▶ [Directions for this task]: Please give only the number of lines in the records below that contain the string "closest". Case counts.

Rows from a dataset
□ □ □ □

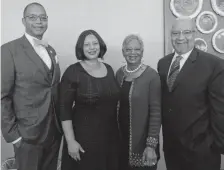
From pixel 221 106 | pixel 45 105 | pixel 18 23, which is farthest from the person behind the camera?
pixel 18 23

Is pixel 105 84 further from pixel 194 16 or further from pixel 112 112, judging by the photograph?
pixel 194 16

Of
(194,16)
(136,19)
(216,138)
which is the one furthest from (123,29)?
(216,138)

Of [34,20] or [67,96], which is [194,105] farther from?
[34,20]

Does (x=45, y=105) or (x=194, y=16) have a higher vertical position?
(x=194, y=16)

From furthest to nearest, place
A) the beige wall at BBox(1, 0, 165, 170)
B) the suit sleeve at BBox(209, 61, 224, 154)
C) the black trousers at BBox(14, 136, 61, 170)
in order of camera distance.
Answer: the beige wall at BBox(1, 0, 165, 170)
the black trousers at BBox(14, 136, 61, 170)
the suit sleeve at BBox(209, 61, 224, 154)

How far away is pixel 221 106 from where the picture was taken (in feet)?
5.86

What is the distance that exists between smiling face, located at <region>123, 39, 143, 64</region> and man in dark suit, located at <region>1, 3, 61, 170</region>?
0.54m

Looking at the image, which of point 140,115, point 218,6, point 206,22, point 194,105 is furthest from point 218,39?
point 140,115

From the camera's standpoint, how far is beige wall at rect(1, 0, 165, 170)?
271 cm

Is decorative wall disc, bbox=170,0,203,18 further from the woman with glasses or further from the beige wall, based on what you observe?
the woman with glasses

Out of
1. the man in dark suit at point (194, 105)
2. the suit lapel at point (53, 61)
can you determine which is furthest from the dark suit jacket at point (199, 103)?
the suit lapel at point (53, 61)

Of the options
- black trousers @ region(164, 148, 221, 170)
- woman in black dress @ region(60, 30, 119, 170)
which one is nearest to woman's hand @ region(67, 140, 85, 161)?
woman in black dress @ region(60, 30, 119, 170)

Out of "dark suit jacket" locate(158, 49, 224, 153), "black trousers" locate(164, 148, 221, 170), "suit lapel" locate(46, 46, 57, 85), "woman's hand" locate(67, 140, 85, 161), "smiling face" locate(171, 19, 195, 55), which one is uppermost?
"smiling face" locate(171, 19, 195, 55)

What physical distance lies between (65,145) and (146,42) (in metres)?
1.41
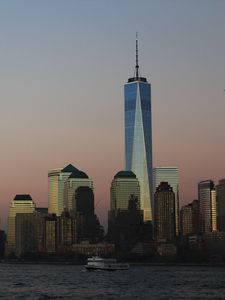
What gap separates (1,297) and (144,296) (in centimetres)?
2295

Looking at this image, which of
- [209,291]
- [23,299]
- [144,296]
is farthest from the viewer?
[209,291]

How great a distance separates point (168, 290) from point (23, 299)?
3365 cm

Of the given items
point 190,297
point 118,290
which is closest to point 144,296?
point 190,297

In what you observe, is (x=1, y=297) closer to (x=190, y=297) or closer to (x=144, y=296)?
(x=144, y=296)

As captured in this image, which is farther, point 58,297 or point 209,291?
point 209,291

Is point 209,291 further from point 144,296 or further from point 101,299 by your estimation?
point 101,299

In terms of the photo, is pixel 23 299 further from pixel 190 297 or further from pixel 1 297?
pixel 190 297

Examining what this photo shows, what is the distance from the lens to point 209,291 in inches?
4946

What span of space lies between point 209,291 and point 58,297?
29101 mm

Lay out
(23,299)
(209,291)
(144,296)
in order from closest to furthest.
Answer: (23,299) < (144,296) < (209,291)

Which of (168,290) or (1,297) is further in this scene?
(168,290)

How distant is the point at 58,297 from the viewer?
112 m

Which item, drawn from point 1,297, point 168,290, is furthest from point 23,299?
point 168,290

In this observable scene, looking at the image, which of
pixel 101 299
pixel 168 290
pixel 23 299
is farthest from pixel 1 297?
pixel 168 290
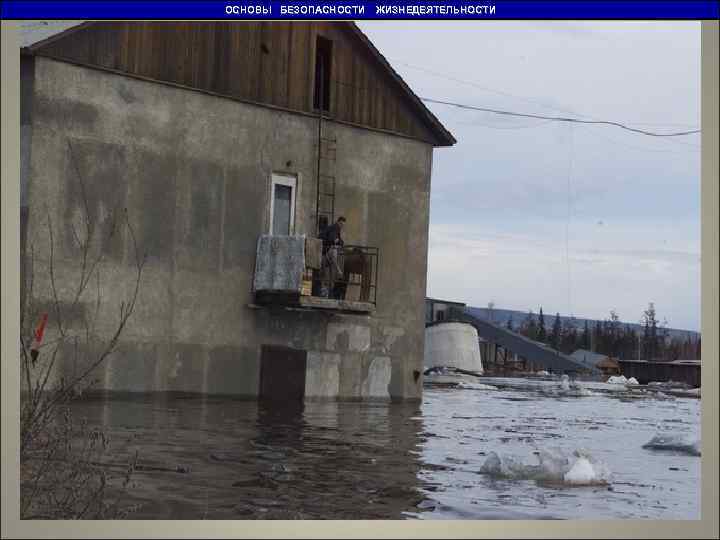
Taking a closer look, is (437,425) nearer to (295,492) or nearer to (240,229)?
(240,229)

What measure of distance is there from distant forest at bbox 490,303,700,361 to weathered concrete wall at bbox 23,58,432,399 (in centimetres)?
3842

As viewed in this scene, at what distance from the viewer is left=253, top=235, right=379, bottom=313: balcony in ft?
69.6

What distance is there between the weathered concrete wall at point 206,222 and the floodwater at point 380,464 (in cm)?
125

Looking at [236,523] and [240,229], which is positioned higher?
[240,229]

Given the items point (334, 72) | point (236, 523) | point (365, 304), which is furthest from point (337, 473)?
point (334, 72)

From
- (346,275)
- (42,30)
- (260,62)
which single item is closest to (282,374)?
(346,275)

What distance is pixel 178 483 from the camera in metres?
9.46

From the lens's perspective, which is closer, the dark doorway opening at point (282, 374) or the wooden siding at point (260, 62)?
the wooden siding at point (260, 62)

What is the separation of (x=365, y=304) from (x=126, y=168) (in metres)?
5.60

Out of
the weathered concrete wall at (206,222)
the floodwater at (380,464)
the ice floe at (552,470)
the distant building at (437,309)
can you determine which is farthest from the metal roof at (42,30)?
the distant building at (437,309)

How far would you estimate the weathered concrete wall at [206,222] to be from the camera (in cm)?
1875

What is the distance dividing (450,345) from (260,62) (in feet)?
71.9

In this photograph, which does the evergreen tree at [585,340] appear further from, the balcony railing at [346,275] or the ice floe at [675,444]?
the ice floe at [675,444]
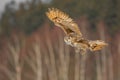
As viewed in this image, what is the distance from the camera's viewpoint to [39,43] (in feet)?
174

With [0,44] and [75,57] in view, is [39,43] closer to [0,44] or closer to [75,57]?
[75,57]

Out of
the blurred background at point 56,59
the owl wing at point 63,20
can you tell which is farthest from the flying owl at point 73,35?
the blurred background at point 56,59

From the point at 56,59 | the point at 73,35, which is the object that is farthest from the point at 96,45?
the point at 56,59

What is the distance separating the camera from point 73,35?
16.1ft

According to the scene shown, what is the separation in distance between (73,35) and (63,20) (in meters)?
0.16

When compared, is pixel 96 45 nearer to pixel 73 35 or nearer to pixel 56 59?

□ □ □ □

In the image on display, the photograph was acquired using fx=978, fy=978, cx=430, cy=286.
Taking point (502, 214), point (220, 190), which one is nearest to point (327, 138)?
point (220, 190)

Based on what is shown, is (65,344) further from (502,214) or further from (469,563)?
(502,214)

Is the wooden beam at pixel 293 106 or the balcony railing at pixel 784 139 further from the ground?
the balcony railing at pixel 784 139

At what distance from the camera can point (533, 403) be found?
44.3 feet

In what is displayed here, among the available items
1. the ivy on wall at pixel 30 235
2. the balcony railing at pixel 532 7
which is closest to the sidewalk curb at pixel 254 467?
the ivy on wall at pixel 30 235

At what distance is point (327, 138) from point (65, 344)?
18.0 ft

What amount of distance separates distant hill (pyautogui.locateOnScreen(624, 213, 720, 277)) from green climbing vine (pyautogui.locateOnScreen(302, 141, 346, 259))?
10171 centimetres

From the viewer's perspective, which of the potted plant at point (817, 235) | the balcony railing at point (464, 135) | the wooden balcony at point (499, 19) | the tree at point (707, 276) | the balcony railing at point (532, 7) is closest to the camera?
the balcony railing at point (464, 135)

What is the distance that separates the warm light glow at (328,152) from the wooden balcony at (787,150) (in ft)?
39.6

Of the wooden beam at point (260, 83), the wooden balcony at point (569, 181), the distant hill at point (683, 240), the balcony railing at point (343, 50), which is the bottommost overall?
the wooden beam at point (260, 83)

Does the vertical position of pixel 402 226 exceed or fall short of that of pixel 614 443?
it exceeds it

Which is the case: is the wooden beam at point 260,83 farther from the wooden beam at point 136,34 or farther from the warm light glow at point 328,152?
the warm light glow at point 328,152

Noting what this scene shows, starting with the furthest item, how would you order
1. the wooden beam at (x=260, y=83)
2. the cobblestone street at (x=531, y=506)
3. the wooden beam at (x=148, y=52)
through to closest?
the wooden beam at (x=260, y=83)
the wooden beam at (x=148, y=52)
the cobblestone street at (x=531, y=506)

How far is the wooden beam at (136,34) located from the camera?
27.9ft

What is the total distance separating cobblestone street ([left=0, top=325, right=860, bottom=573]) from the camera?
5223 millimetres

□ □ □ □

▶ [Written answer]: 6